Stored items:
————
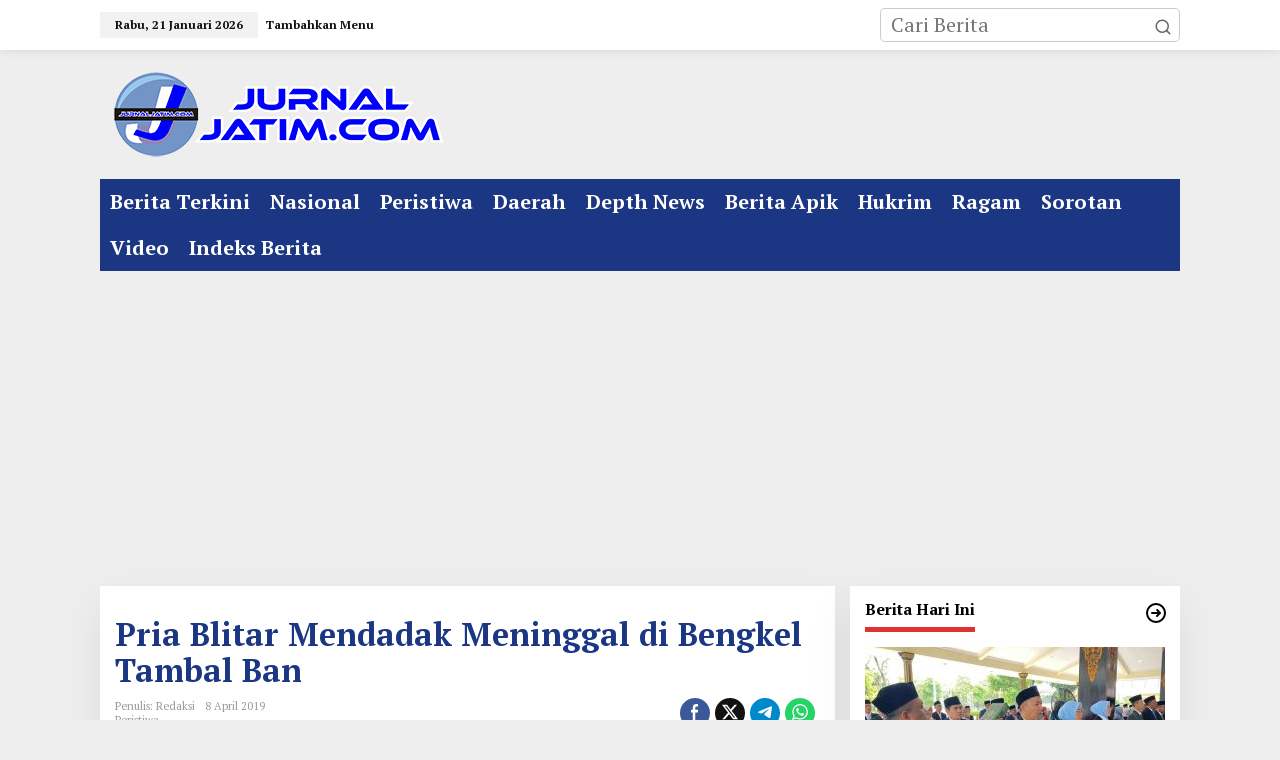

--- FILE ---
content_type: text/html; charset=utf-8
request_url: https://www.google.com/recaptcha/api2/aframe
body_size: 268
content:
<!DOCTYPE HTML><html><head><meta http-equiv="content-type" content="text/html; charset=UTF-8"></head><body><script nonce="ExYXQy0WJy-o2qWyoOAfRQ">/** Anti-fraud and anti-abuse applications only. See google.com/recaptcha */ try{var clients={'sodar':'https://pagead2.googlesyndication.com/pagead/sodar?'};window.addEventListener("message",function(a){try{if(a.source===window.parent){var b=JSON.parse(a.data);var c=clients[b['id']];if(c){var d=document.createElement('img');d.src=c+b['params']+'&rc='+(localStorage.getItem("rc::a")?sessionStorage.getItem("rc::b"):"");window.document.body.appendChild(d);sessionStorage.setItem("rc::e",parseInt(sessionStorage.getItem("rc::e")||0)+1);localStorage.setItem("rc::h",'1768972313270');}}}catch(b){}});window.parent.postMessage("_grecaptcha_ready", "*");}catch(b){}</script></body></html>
————
Could every record be given again exactly, with its pictures left out?

EXERCISE OUTPUT
--- FILE ---
content_type: text/html; charset=utf-8
request_url: https://www.google.com/recaptcha/api2/aframe
body_size: 268
content:
<!DOCTYPE HTML><html><head><meta http-equiv="content-type" content="text/html; charset=UTF-8"></head><body><script nonce="ExYXQy0WJy-o2qWyoOAfRQ">/** Anti-fraud and anti-abuse applications only. See google.com/recaptcha */ try{var clients={'sodar':'https://pagead2.googlesyndication.com/pagead/sodar?'};window.addEventListener("message",function(a){try{if(a.source===window.parent){var b=JSON.parse(a.data);var c=clients[b['id']];if(c){var d=document.createElement('img');d.src=c+b['params']+'&rc='+(localStorage.getItem("rc::a")?sessionStorage.getItem("rc::b"):"");window.document.body.appendChild(d);sessionStorage.setItem("rc::e",parseInt(sessionStorage.getItem("rc::e")||0)+1);localStorage.setItem("rc::h",'1768972313270');}}}catch(b){}});window.parent.postMessage("_grecaptcha_ready", "*");}catch(b){}</script></body></html>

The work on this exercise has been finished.